O potencial perdido em Tchia
Esse sentimento de que Tchia parece se distanciar do que estava sendo construído para cumprir um gabarito não fica só na trama que está sendo contada, mas foi, provavelmente, o que eu mais senti depois da segunda hora de jogo. Eu estou acostumado com jogos independentes com tramas menores, mais simples e mais experimentais — algo que aqui faria muito bem. O problema é tentar encaixar fórmulas de jogos enormes de mundo aberto que não trazem reais benefícios ou diversão a quem joga.
Mais da metade das minhas 9 horas de jogo foram passadas andando, usando o pior sistema de navegação já feito na história dos jogos, para conseguir alguns colecionáveis que não eram divertidos de coletar. As poucas atividades disponíveis no mapa que não eram sobre apenas chegar a pontos específicos, foram simples e divertidas, mas repetidas à exaustão, ou inviabilizadas por problemas técnicos e de execução. As corridas contra o tempo são prejudicadas por uma câmera incapaz de seguir o personagem corretamente e os templos, que têm desafios variados, ou são bem imaginativos ou também sofrem com uma execução ruim.
Eu não conseguia parar de pensar em como esse jogo seria se durasse 1/3 do tempo, focando nos crescimento e amadurecimento de Tchia e, mecanicamente, na realmente interessante Transferência de Alma. Sem tentar parecer o “seu primeiro Assassin’s Creed”, sem tentar expandir o conteúdo do mapa artificialmente com objetivos sem muito propósito. Tem algo especial aqui, tem um potencial enorme que foi escondido por tantas decisões de design que parecem só servir como buzzwords para vender o jogo.
A única coisa que Tchia empresta dos jogos de mundo aberto e funciona muito bem é a personalização da personagem e do seu barco.
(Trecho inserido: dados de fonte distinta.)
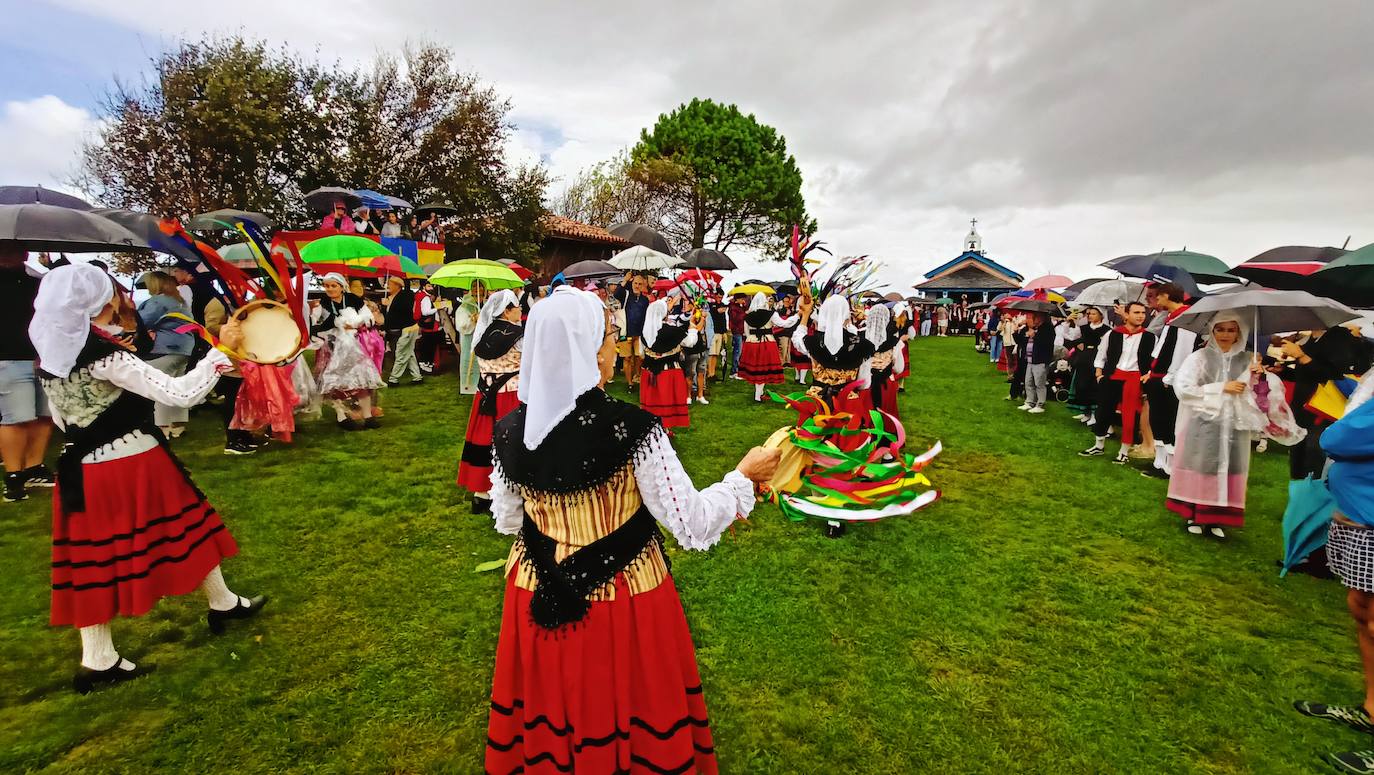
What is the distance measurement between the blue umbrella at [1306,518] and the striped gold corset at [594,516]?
14.8 feet

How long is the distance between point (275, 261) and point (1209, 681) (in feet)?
20.8

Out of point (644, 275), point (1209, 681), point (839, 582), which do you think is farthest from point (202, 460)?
point (1209, 681)

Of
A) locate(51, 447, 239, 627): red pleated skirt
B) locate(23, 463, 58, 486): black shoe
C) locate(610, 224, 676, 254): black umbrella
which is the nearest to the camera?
locate(51, 447, 239, 627): red pleated skirt

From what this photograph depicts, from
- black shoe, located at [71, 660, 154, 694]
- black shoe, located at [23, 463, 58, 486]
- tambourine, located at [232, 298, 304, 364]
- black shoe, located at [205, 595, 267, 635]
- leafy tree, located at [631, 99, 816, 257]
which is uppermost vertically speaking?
leafy tree, located at [631, 99, 816, 257]

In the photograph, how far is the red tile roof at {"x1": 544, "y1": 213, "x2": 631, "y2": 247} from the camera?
23.1 metres

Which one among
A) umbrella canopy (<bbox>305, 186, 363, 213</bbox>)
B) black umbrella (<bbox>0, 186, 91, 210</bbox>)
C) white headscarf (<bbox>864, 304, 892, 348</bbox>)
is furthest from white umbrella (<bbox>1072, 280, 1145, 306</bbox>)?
umbrella canopy (<bbox>305, 186, 363, 213</bbox>)

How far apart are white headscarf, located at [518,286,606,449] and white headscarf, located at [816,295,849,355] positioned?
4.33 m

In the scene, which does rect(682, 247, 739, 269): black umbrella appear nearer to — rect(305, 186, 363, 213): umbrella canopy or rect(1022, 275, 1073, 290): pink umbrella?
rect(305, 186, 363, 213): umbrella canopy

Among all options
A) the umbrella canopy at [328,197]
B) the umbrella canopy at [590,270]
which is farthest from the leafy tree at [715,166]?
the umbrella canopy at [590,270]

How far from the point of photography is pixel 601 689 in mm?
2119

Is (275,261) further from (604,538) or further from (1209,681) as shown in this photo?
(1209,681)

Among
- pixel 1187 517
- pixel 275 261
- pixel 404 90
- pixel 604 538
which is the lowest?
pixel 1187 517

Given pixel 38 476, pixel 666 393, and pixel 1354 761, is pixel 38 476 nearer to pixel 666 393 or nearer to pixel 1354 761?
pixel 666 393

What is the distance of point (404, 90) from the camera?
19.1 m
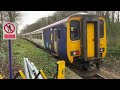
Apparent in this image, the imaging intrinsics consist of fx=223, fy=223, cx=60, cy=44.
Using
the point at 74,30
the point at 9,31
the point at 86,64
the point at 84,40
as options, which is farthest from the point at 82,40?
the point at 9,31

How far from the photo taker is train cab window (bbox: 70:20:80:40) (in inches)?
440

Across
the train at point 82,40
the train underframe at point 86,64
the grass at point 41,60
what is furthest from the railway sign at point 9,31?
the train underframe at point 86,64

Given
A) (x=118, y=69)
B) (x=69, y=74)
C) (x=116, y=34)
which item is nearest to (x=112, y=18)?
(x=116, y=34)

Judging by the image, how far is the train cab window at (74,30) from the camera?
11170 millimetres

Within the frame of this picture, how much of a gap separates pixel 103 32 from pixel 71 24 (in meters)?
2.14

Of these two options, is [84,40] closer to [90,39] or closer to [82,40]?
[82,40]

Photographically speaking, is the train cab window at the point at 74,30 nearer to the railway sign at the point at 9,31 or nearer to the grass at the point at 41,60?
the grass at the point at 41,60

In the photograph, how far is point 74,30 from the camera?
445 inches

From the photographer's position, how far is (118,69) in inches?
576

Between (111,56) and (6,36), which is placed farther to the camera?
(111,56)
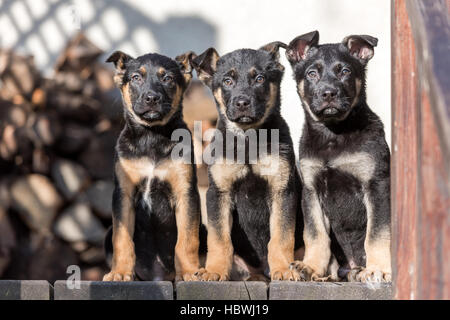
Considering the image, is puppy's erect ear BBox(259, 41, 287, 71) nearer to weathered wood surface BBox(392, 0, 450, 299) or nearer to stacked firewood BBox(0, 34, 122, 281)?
weathered wood surface BBox(392, 0, 450, 299)

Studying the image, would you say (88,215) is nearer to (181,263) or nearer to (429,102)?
(181,263)

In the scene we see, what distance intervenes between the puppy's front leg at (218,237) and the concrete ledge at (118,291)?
697 millimetres

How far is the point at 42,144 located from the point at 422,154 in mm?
3925

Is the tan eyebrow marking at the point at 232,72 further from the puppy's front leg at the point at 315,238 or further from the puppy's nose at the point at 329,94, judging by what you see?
the puppy's front leg at the point at 315,238

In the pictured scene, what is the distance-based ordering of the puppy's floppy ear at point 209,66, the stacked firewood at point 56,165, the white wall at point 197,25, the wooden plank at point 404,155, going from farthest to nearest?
the white wall at point 197,25 → the stacked firewood at point 56,165 → the puppy's floppy ear at point 209,66 → the wooden plank at point 404,155

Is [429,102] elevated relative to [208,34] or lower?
lower

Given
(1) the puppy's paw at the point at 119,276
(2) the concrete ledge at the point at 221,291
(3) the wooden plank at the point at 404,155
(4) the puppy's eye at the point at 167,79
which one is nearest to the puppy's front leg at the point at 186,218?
(1) the puppy's paw at the point at 119,276

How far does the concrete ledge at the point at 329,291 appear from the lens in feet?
9.96

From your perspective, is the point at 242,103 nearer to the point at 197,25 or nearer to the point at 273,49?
the point at 273,49

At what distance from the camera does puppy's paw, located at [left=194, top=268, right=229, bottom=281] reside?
12.3 ft

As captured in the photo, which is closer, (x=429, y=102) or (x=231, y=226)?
(x=429, y=102)

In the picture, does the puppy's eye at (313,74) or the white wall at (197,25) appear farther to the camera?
the white wall at (197,25)

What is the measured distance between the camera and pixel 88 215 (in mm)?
5938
Sendo o único real uso para 80% dos coletáveis disponíveis no mundo, dá pra ver o esforço do time de desenvolvedores da Awaceb em criar um guarda-roupa gigantesco para a pequena heroína. Se algo no jogo não avança a história, pelo menos ela entrega novos modelos, ukuleles, ou peças de barco que podem ser facilmente combinadas. Eu me diverti testando as opções de personalização, mas, no fim do dia, como algo completamente cosmético, não muda muito o ato de jogar propriamente dito.
Se você já costuma aproveitar enormes jogos de mundo aberto, é fácil ver que Tchia vai ser realmente como uma viagem de férias: sua proposta mais simples provavelmente vai trazer diversão pra quem já está acostumado com esses padrões e essas estruturas. Mas se o seu objetivo é conhecer a cultura da Nova Caledônia, explorar as ilhas e seguir a história da nossa pequena heroina é difícil não ficar com aquele gosto amargo no fundo ao ver tantas fórmulas sendo repetidas sem agregar realmente nada de muito bom à experiência. Interessante pra alguns, medíocre pra outros e eu só queria ter realmente gostado mais.
Tchia está disponível para PC (na Epic Games Store) e para PlayStation 4 e 5.
*Uma cópia do jogo foi gentilmente cedida ao CosmoNerd pelos desenvolvedores para a produção deste texto.